Opinion: We are seeing a shift back toward the professionals

Reddit r/artificial News

Summary

An opinion piece arguing that as AI models improve, they disproportionately benefit professionals while ordinary users see diminishing returns, reinforcing the edge of experts.

I get the impression that the AI hype curve is slowly flattening and some beliefs regarding its impact are turning out to be false. It seems that the better the models become, the more professional users gain, while ordinary users remain on a flat plateau. Here is what I mean: When Codex and Co. came out, everyone was able to create a working todo app with ChatGPT. The models really helped non-coders and semi-professionals produce better output.
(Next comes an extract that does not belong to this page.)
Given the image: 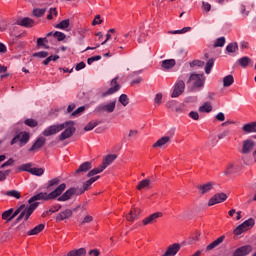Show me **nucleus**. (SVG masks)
Here are the masks:
<instances>
[{"label": "nucleus", "mask_w": 256, "mask_h": 256, "mask_svg": "<svg viewBox=\"0 0 256 256\" xmlns=\"http://www.w3.org/2000/svg\"><path fill=\"white\" fill-rule=\"evenodd\" d=\"M67 189V185L65 183L60 184L55 190L50 192L49 194L47 192H40L34 196H32L29 200V207H24V211L26 214H28L30 217L33 215V211L39 207V202L37 201H49L51 199H57V197L61 196L63 191Z\"/></svg>", "instance_id": "f257e3e1"}, {"label": "nucleus", "mask_w": 256, "mask_h": 256, "mask_svg": "<svg viewBox=\"0 0 256 256\" xmlns=\"http://www.w3.org/2000/svg\"><path fill=\"white\" fill-rule=\"evenodd\" d=\"M61 131L63 132L61 133ZM75 131H77V128H75V122L70 120L62 124H55L47 127L42 132V135L44 137H51V135H57V133H61L58 136V139L59 141H65V139H71V137L75 135Z\"/></svg>", "instance_id": "f03ea898"}, {"label": "nucleus", "mask_w": 256, "mask_h": 256, "mask_svg": "<svg viewBox=\"0 0 256 256\" xmlns=\"http://www.w3.org/2000/svg\"><path fill=\"white\" fill-rule=\"evenodd\" d=\"M192 84V91H201L205 86V75L192 73L187 81V85Z\"/></svg>", "instance_id": "7ed1b4c3"}, {"label": "nucleus", "mask_w": 256, "mask_h": 256, "mask_svg": "<svg viewBox=\"0 0 256 256\" xmlns=\"http://www.w3.org/2000/svg\"><path fill=\"white\" fill-rule=\"evenodd\" d=\"M30 139L31 134H29V132L22 131L15 135V137L11 140L10 145H15V143L19 141V147H25V145L29 143Z\"/></svg>", "instance_id": "20e7f679"}, {"label": "nucleus", "mask_w": 256, "mask_h": 256, "mask_svg": "<svg viewBox=\"0 0 256 256\" xmlns=\"http://www.w3.org/2000/svg\"><path fill=\"white\" fill-rule=\"evenodd\" d=\"M115 107H117V100H113L106 104H99L95 108L96 113H113L115 111Z\"/></svg>", "instance_id": "39448f33"}, {"label": "nucleus", "mask_w": 256, "mask_h": 256, "mask_svg": "<svg viewBox=\"0 0 256 256\" xmlns=\"http://www.w3.org/2000/svg\"><path fill=\"white\" fill-rule=\"evenodd\" d=\"M184 91H185V82L178 78L176 83L174 84L171 97L173 99H175V98L179 97L180 95H183Z\"/></svg>", "instance_id": "423d86ee"}, {"label": "nucleus", "mask_w": 256, "mask_h": 256, "mask_svg": "<svg viewBox=\"0 0 256 256\" xmlns=\"http://www.w3.org/2000/svg\"><path fill=\"white\" fill-rule=\"evenodd\" d=\"M256 148V142L252 139H246L242 142V155H249Z\"/></svg>", "instance_id": "0eeeda50"}, {"label": "nucleus", "mask_w": 256, "mask_h": 256, "mask_svg": "<svg viewBox=\"0 0 256 256\" xmlns=\"http://www.w3.org/2000/svg\"><path fill=\"white\" fill-rule=\"evenodd\" d=\"M227 201V194L225 193H217L208 201V207H213V205H217L219 203H223Z\"/></svg>", "instance_id": "6e6552de"}, {"label": "nucleus", "mask_w": 256, "mask_h": 256, "mask_svg": "<svg viewBox=\"0 0 256 256\" xmlns=\"http://www.w3.org/2000/svg\"><path fill=\"white\" fill-rule=\"evenodd\" d=\"M45 143H47V139L45 137H38L33 145L29 148L30 153H33V151H39V149L45 147Z\"/></svg>", "instance_id": "1a4fd4ad"}, {"label": "nucleus", "mask_w": 256, "mask_h": 256, "mask_svg": "<svg viewBox=\"0 0 256 256\" xmlns=\"http://www.w3.org/2000/svg\"><path fill=\"white\" fill-rule=\"evenodd\" d=\"M117 77L112 79L111 86L106 92L102 94V97H107L109 95H113V93H117L119 89H121V85L117 84Z\"/></svg>", "instance_id": "9d476101"}, {"label": "nucleus", "mask_w": 256, "mask_h": 256, "mask_svg": "<svg viewBox=\"0 0 256 256\" xmlns=\"http://www.w3.org/2000/svg\"><path fill=\"white\" fill-rule=\"evenodd\" d=\"M160 217H163V213L161 212H155L153 214H151L150 216L146 217L142 223L143 225H151L153 223H157V220L160 218Z\"/></svg>", "instance_id": "9b49d317"}, {"label": "nucleus", "mask_w": 256, "mask_h": 256, "mask_svg": "<svg viewBox=\"0 0 256 256\" xmlns=\"http://www.w3.org/2000/svg\"><path fill=\"white\" fill-rule=\"evenodd\" d=\"M79 193V189L77 188H70L68 189L63 195L58 197V201H69L73 195H77Z\"/></svg>", "instance_id": "f8f14e48"}, {"label": "nucleus", "mask_w": 256, "mask_h": 256, "mask_svg": "<svg viewBox=\"0 0 256 256\" xmlns=\"http://www.w3.org/2000/svg\"><path fill=\"white\" fill-rule=\"evenodd\" d=\"M169 143H171V137L170 136H163L160 139H158L154 144H153V148L157 149V147L161 148V147H167L169 145Z\"/></svg>", "instance_id": "ddd939ff"}, {"label": "nucleus", "mask_w": 256, "mask_h": 256, "mask_svg": "<svg viewBox=\"0 0 256 256\" xmlns=\"http://www.w3.org/2000/svg\"><path fill=\"white\" fill-rule=\"evenodd\" d=\"M73 217V210L65 209L61 211L56 217V221H65L66 219H71Z\"/></svg>", "instance_id": "4468645a"}, {"label": "nucleus", "mask_w": 256, "mask_h": 256, "mask_svg": "<svg viewBox=\"0 0 256 256\" xmlns=\"http://www.w3.org/2000/svg\"><path fill=\"white\" fill-rule=\"evenodd\" d=\"M101 176H96V177H92L89 180H87L84 184H83V188L78 189V193L77 195H83L84 191H87V189H89V187H91L92 184L95 183V181H97L98 179H100Z\"/></svg>", "instance_id": "2eb2a0df"}, {"label": "nucleus", "mask_w": 256, "mask_h": 256, "mask_svg": "<svg viewBox=\"0 0 256 256\" xmlns=\"http://www.w3.org/2000/svg\"><path fill=\"white\" fill-rule=\"evenodd\" d=\"M252 248L249 245L242 246L235 250L232 256H247L249 253H251Z\"/></svg>", "instance_id": "dca6fc26"}, {"label": "nucleus", "mask_w": 256, "mask_h": 256, "mask_svg": "<svg viewBox=\"0 0 256 256\" xmlns=\"http://www.w3.org/2000/svg\"><path fill=\"white\" fill-rule=\"evenodd\" d=\"M214 185H215V183L208 182V183L203 184V185H198L197 189H198V191H200L201 195H205V193H209V191H211L213 189Z\"/></svg>", "instance_id": "f3484780"}, {"label": "nucleus", "mask_w": 256, "mask_h": 256, "mask_svg": "<svg viewBox=\"0 0 256 256\" xmlns=\"http://www.w3.org/2000/svg\"><path fill=\"white\" fill-rule=\"evenodd\" d=\"M141 215V209L139 208H133L130 213L127 215L126 219L127 221H135L139 219V216Z\"/></svg>", "instance_id": "a211bd4d"}, {"label": "nucleus", "mask_w": 256, "mask_h": 256, "mask_svg": "<svg viewBox=\"0 0 256 256\" xmlns=\"http://www.w3.org/2000/svg\"><path fill=\"white\" fill-rule=\"evenodd\" d=\"M223 241H225V236H220L206 247V251H213V249L219 247Z\"/></svg>", "instance_id": "6ab92c4d"}, {"label": "nucleus", "mask_w": 256, "mask_h": 256, "mask_svg": "<svg viewBox=\"0 0 256 256\" xmlns=\"http://www.w3.org/2000/svg\"><path fill=\"white\" fill-rule=\"evenodd\" d=\"M223 241H225V236H220L206 247V251H213V249L219 247Z\"/></svg>", "instance_id": "aec40b11"}, {"label": "nucleus", "mask_w": 256, "mask_h": 256, "mask_svg": "<svg viewBox=\"0 0 256 256\" xmlns=\"http://www.w3.org/2000/svg\"><path fill=\"white\" fill-rule=\"evenodd\" d=\"M115 159H117V154H109L104 158L101 166L103 169H107V167H109V165H111Z\"/></svg>", "instance_id": "412c9836"}, {"label": "nucleus", "mask_w": 256, "mask_h": 256, "mask_svg": "<svg viewBox=\"0 0 256 256\" xmlns=\"http://www.w3.org/2000/svg\"><path fill=\"white\" fill-rule=\"evenodd\" d=\"M91 167H93V165L91 164V162L86 161L84 163H82L79 168L76 170V174L79 173H87V171H89V169H91Z\"/></svg>", "instance_id": "4be33fe9"}, {"label": "nucleus", "mask_w": 256, "mask_h": 256, "mask_svg": "<svg viewBox=\"0 0 256 256\" xmlns=\"http://www.w3.org/2000/svg\"><path fill=\"white\" fill-rule=\"evenodd\" d=\"M18 25L21 27H33L35 25V21L29 17H25L22 20L18 21Z\"/></svg>", "instance_id": "5701e85b"}, {"label": "nucleus", "mask_w": 256, "mask_h": 256, "mask_svg": "<svg viewBox=\"0 0 256 256\" xmlns=\"http://www.w3.org/2000/svg\"><path fill=\"white\" fill-rule=\"evenodd\" d=\"M60 183H61L60 177L53 178L48 181L46 189H48V191H53V187H57V185H59Z\"/></svg>", "instance_id": "b1692460"}, {"label": "nucleus", "mask_w": 256, "mask_h": 256, "mask_svg": "<svg viewBox=\"0 0 256 256\" xmlns=\"http://www.w3.org/2000/svg\"><path fill=\"white\" fill-rule=\"evenodd\" d=\"M242 131H244V133H256V122L245 124L242 127Z\"/></svg>", "instance_id": "393cba45"}, {"label": "nucleus", "mask_w": 256, "mask_h": 256, "mask_svg": "<svg viewBox=\"0 0 256 256\" xmlns=\"http://www.w3.org/2000/svg\"><path fill=\"white\" fill-rule=\"evenodd\" d=\"M176 61L175 59H167V60H163L161 62V67L162 69H173V67L176 65Z\"/></svg>", "instance_id": "a878e982"}, {"label": "nucleus", "mask_w": 256, "mask_h": 256, "mask_svg": "<svg viewBox=\"0 0 256 256\" xmlns=\"http://www.w3.org/2000/svg\"><path fill=\"white\" fill-rule=\"evenodd\" d=\"M13 211V208H10L2 213V219L6 221V223L13 221Z\"/></svg>", "instance_id": "bb28decb"}, {"label": "nucleus", "mask_w": 256, "mask_h": 256, "mask_svg": "<svg viewBox=\"0 0 256 256\" xmlns=\"http://www.w3.org/2000/svg\"><path fill=\"white\" fill-rule=\"evenodd\" d=\"M87 250L85 248L74 249L67 253V256H86Z\"/></svg>", "instance_id": "cd10ccee"}, {"label": "nucleus", "mask_w": 256, "mask_h": 256, "mask_svg": "<svg viewBox=\"0 0 256 256\" xmlns=\"http://www.w3.org/2000/svg\"><path fill=\"white\" fill-rule=\"evenodd\" d=\"M149 187H151V180L149 179H144L137 185L138 191H141L142 189H149Z\"/></svg>", "instance_id": "c85d7f7f"}, {"label": "nucleus", "mask_w": 256, "mask_h": 256, "mask_svg": "<svg viewBox=\"0 0 256 256\" xmlns=\"http://www.w3.org/2000/svg\"><path fill=\"white\" fill-rule=\"evenodd\" d=\"M46 37H55L58 41H63L65 40L66 35L63 32L56 31L55 33L49 32L46 34Z\"/></svg>", "instance_id": "c756f323"}, {"label": "nucleus", "mask_w": 256, "mask_h": 256, "mask_svg": "<svg viewBox=\"0 0 256 256\" xmlns=\"http://www.w3.org/2000/svg\"><path fill=\"white\" fill-rule=\"evenodd\" d=\"M45 229V224H39L36 227H34L32 230H30L27 235H39L41 231Z\"/></svg>", "instance_id": "7c9ffc66"}, {"label": "nucleus", "mask_w": 256, "mask_h": 256, "mask_svg": "<svg viewBox=\"0 0 256 256\" xmlns=\"http://www.w3.org/2000/svg\"><path fill=\"white\" fill-rule=\"evenodd\" d=\"M213 111V106H211V103L206 102L204 105L199 107L200 113H211Z\"/></svg>", "instance_id": "2f4dec72"}, {"label": "nucleus", "mask_w": 256, "mask_h": 256, "mask_svg": "<svg viewBox=\"0 0 256 256\" xmlns=\"http://www.w3.org/2000/svg\"><path fill=\"white\" fill-rule=\"evenodd\" d=\"M235 83V78H233V75H227L223 78V87H231Z\"/></svg>", "instance_id": "473e14b6"}, {"label": "nucleus", "mask_w": 256, "mask_h": 256, "mask_svg": "<svg viewBox=\"0 0 256 256\" xmlns=\"http://www.w3.org/2000/svg\"><path fill=\"white\" fill-rule=\"evenodd\" d=\"M103 171H105V168L100 165L88 172L87 177H95V175H99V173H103Z\"/></svg>", "instance_id": "72a5a7b5"}, {"label": "nucleus", "mask_w": 256, "mask_h": 256, "mask_svg": "<svg viewBox=\"0 0 256 256\" xmlns=\"http://www.w3.org/2000/svg\"><path fill=\"white\" fill-rule=\"evenodd\" d=\"M213 65H215V60L213 58H210L205 66V73L206 75H209L211 73V70L213 69Z\"/></svg>", "instance_id": "f704fd0d"}, {"label": "nucleus", "mask_w": 256, "mask_h": 256, "mask_svg": "<svg viewBox=\"0 0 256 256\" xmlns=\"http://www.w3.org/2000/svg\"><path fill=\"white\" fill-rule=\"evenodd\" d=\"M239 65L243 68L249 67V63H251V58L244 56L238 60Z\"/></svg>", "instance_id": "c9c22d12"}, {"label": "nucleus", "mask_w": 256, "mask_h": 256, "mask_svg": "<svg viewBox=\"0 0 256 256\" xmlns=\"http://www.w3.org/2000/svg\"><path fill=\"white\" fill-rule=\"evenodd\" d=\"M237 49H239V45L237 44V42L230 43L226 46V51L228 53H235V51H237Z\"/></svg>", "instance_id": "e433bc0d"}, {"label": "nucleus", "mask_w": 256, "mask_h": 256, "mask_svg": "<svg viewBox=\"0 0 256 256\" xmlns=\"http://www.w3.org/2000/svg\"><path fill=\"white\" fill-rule=\"evenodd\" d=\"M7 197H14L15 199H21V192L17 190H10L5 193Z\"/></svg>", "instance_id": "4c0bfd02"}, {"label": "nucleus", "mask_w": 256, "mask_h": 256, "mask_svg": "<svg viewBox=\"0 0 256 256\" xmlns=\"http://www.w3.org/2000/svg\"><path fill=\"white\" fill-rule=\"evenodd\" d=\"M119 103H121L123 107H127V105H129V97L126 94H121L119 97Z\"/></svg>", "instance_id": "58836bf2"}, {"label": "nucleus", "mask_w": 256, "mask_h": 256, "mask_svg": "<svg viewBox=\"0 0 256 256\" xmlns=\"http://www.w3.org/2000/svg\"><path fill=\"white\" fill-rule=\"evenodd\" d=\"M31 175H35L36 177H41L45 173V170L43 168H32L30 170Z\"/></svg>", "instance_id": "ea45409f"}, {"label": "nucleus", "mask_w": 256, "mask_h": 256, "mask_svg": "<svg viewBox=\"0 0 256 256\" xmlns=\"http://www.w3.org/2000/svg\"><path fill=\"white\" fill-rule=\"evenodd\" d=\"M69 19L62 20L59 24L56 25V29H67L69 27Z\"/></svg>", "instance_id": "a19ab883"}, {"label": "nucleus", "mask_w": 256, "mask_h": 256, "mask_svg": "<svg viewBox=\"0 0 256 256\" xmlns=\"http://www.w3.org/2000/svg\"><path fill=\"white\" fill-rule=\"evenodd\" d=\"M24 123L25 125H27V127H31V128L37 127V125H39V123L35 119H26Z\"/></svg>", "instance_id": "79ce46f5"}, {"label": "nucleus", "mask_w": 256, "mask_h": 256, "mask_svg": "<svg viewBox=\"0 0 256 256\" xmlns=\"http://www.w3.org/2000/svg\"><path fill=\"white\" fill-rule=\"evenodd\" d=\"M225 37H220V38H217L215 43H214V47H225Z\"/></svg>", "instance_id": "37998d69"}, {"label": "nucleus", "mask_w": 256, "mask_h": 256, "mask_svg": "<svg viewBox=\"0 0 256 256\" xmlns=\"http://www.w3.org/2000/svg\"><path fill=\"white\" fill-rule=\"evenodd\" d=\"M33 164L31 163H26L20 166V171H27L28 173H31V170H33Z\"/></svg>", "instance_id": "c03bdc74"}, {"label": "nucleus", "mask_w": 256, "mask_h": 256, "mask_svg": "<svg viewBox=\"0 0 256 256\" xmlns=\"http://www.w3.org/2000/svg\"><path fill=\"white\" fill-rule=\"evenodd\" d=\"M243 223L244 227H246V229L249 231V229H251L255 225V220L253 218H250L244 221Z\"/></svg>", "instance_id": "a18cd8bd"}, {"label": "nucleus", "mask_w": 256, "mask_h": 256, "mask_svg": "<svg viewBox=\"0 0 256 256\" xmlns=\"http://www.w3.org/2000/svg\"><path fill=\"white\" fill-rule=\"evenodd\" d=\"M97 125H99V122H89L84 127V131H93V129H95V127H97Z\"/></svg>", "instance_id": "49530a36"}, {"label": "nucleus", "mask_w": 256, "mask_h": 256, "mask_svg": "<svg viewBox=\"0 0 256 256\" xmlns=\"http://www.w3.org/2000/svg\"><path fill=\"white\" fill-rule=\"evenodd\" d=\"M33 57H38L39 59H45V57H49V52L40 51L33 54Z\"/></svg>", "instance_id": "de8ad7c7"}, {"label": "nucleus", "mask_w": 256, "mask_h": 256, "mask_svg": "<svg viewBox=\"0 0 256 256\" xmlns=\"http://www.w3.org/2000/svg\"><path fill=\"white\" fill-rule=\"evenodd\" d=\"M45 11H47L45 8L42 9H34L33 10V15L35 17H43L45 15Z\"/></svg>", "instance_id": "09e8293b"}, {"label": "nucleus", "mask_w": 256, "mask_h": 256, "mask_svg": "<svg viewBox=\"0 0 256 256\" xmlns=\"http://www.w3.org/2000/svg\"><path fill=\"white\" fill-rule=\"evenodd\" d=\"M59 209H61V204H57V205L53 206L52 208H50L48 211H46V215H51L53 213H57V211H59Z\"/></svg>", "instance_id": "8fccbe9b"}, {"label": "nucleus", "mask_w": 256, "mask_h": 256, "mask_svg": "<svg viewBox=\"0 0 256 256\" xmlns=\"http://www.w3.org/2000/svg\"><path fill=\"white\" fill-rule=\"evenodd\" d=\"M95 61H101V55L93 56L87 59L88 65H93Z\"/></svg>", "instance_id": "3c124183"}, {"label": "nucleus", "mask_w": 256, "mask_h": 256, "mask_svg": "<svg viewBox=\"0 0 256 256\" xmlns=\"http://www.w3.org/2000/svg\"><path fill=\"white\" fill-rule=\"evenodd\" d=\"M10 173L11 170L0 171V181H5Z\"/></svg>", "instance_id": "603ef678"}, {"label": "nucleus", "mask_w": 256, "mask_h": 256, "mask_svg": "<svg viewBox=\"0 0 256 256\" xmlns=\"http://www.w3.org/2000/svg\"><path fill=\"white\" fill-rule=\"evenodd\" d=\"M203 65H205V62L201 60H194L190 62V67H203Z\"/></svg>", "instance_id": "864d4df0"}, {"label": "nucleus", "mask_w": 256, "mask_h": 256, "mask_svg": "<svg viewBox=\"0 0 256 256\" xmlns=\"http://www.w3.org/2000/svg\"><path fill=\"white\" fill-rule=\"evenodd\" d=\"M233 171H235V165L229 164L224 171V175H232Z\"/></svg>", "instance_id": "5fc2aeb1"}, {"label": "nucleus", "mask_w": 256, "mask_h": 256, "mask_svg": "<svg viewBox=\"0 0 256 256\" xmlns=\"http://www.w3.org/2000/svg\"><path fill=\"white\" fill-rule=\"evenodd\" d=\"M85 111V106H81L78 109H76L74 112H72V117H78V115H81Z\"/></svg>", "instance_id": "6e6d98bb"}, {"label": "nucleus", "mask_w": 256, "mask_h": 256, "mask_svg": "<svg viewBox=\"0 0 256 256\" xmlns=\"http://www.w3.org/2000/svg\"><path fill=\"white\" fill-rule=\"evenodd\" d=\"M25 209V205L22 204L18 209H16L13 213H12V218L15 219V217H17V215H19V213H21V211H23Z\"/></svg>", "instance_id": "4d7b16f0"}, {"label": "nucleus", "mask_w": 256, "mask_h": 256, "mask_svg": "<svg viewBox=\"0 0 256 256\" xmlns=\"http://www.w3.org/2000/svg\"><path fill=\"white\" fill-rule=\"evenodd\" d=\"M37 47H44V49H49V45L45 44L43 42V38H38L37 39Z\"/></svg>", "instance_id": "13d9d810"}, {"label": "nucleus", "mask_w": 256, "mask_h": 256, "mask_svg": "<svg viewBox=\"0 0 256 256\" xmlns=\"http://www.w3.org/2000/svg\"><path fill=\"white\" fill-rule=\"evenodd\" d=\"M53 14L57 17V8H50L49 14L47 15V19H53Z\"/></svg>", "instance_id": "bf43d9fd"}, {"label": "nucleus", "mask_w": 256, "mask_h": 256, "mask_svg": "<svg viewBox=\"0 0 256 256\" xmlns=\"http://www.w3.org/2000/svg\"><path fill=\"white\" fill-rule=\"evenodd\" d=\"M188 116L194 121H199V113L195 111H191Z\"/></svg>", "instance_id": "052dcab7"}, {"label": "nucleus", "mask_w": 256, "mask_h": 256, "mask_svg": "<svg viewBox=\"0 0 256 256\" xmlns=\"http://www.w3.org/2000/svg\"><path fill=\"white\" fill-rule=\"evenodd\" d=\"M93 221V216L87 215L84 217L83 221L80 222V225H85V223H91Z\"/></svg>", "instance_id": "680f3d73"}, {"label": "nucleus", "mask_w": 256, "mask_h": 256, "mask_svg": "<svg viewBox=\"0 0 256 256\" xmlns=\"http://www.w3.org/2000/svg\"><path fill=\"white\" fill-rule=\"evenodd\" d=\"M162 99H163V94L158 93V94H156V96H155L154 103H155L156 105H160Z\"/></svg>", "instance_id": "e2e57ef3"}, {"label": "nucleus", "mask_w": 256, "mask_h": 256, "mask_svg": "<svg viewBox=\"0 0 256 256\" xmlns=\"http://www.w3.org/2000/svg\"><path fill=\"white\" fill-rule=\"evenodd\" d=\"M202 9H204L206 13H209V11H211V5L209 4V2H202Z\"/></svg>", "instance_id": "0e129e2a"}, {"label": "nucleus", "mask_w": 256, "mask_h": 256, "mask_svg": "<svg viewBox=\"0 0 256 256\" xmlns=\"http://www.w3.org/2000/svg\"><path fill=\"white\" fill-rule=\"evenodd\" d=\"M103 20H101V15H96L95 19L92 22V25H101Z\"/></svg>", "instance_id": "69168bd1"}, {"label": "nucleus", "mask_w": 256, "mask_h": 256, "mask_svg": "<svg viewBox=\"0 0 256 256\" xmlns=\"http://www.w3.org/2000/svg\"><path fill=\"white\" fill-rule=\"evenodd\" d=\"M242 233H245V230L239 225L234 230V235H241Z\"/></svg>", "instance_id": "338daca9"}, {"label": "nucleus", "mask_w": 256, "mask_h": 256, "mask_svg": "<svg viewBox=\"0 0 256 256\" xmlns=\"http://www.w3.org/2000/svg\"><path fill=\"white\" fill-rule=\"evenodd\" d=\"M216 119H217V121H225V114L223 112H219L216 115Z\"/></svg>", "instance_id": "774afa93"}]
</instances>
But newer and more capable models do not seem to have the same effect. Non-coders still only produce pretty standard stuff, and semi-professionals still have a hard time getting actually professional-looking and properly working software up and running. They lack the experience and the "*language*" to talk to the models in order to unlock their full potential. The models simply do not push out the same quality of work for ordinary users that a professional coder gets. I suspect this might be true for many other areas as well. A professional social media strategy expert will probably get better output than a John Doe with no experience. And John Doe will likely not be able to prompt a blueprint for the next Colosseum, while a real architect probably could. In that sense, AI is increasingly becoming a tool that helps professionals keep their edge. What do you think?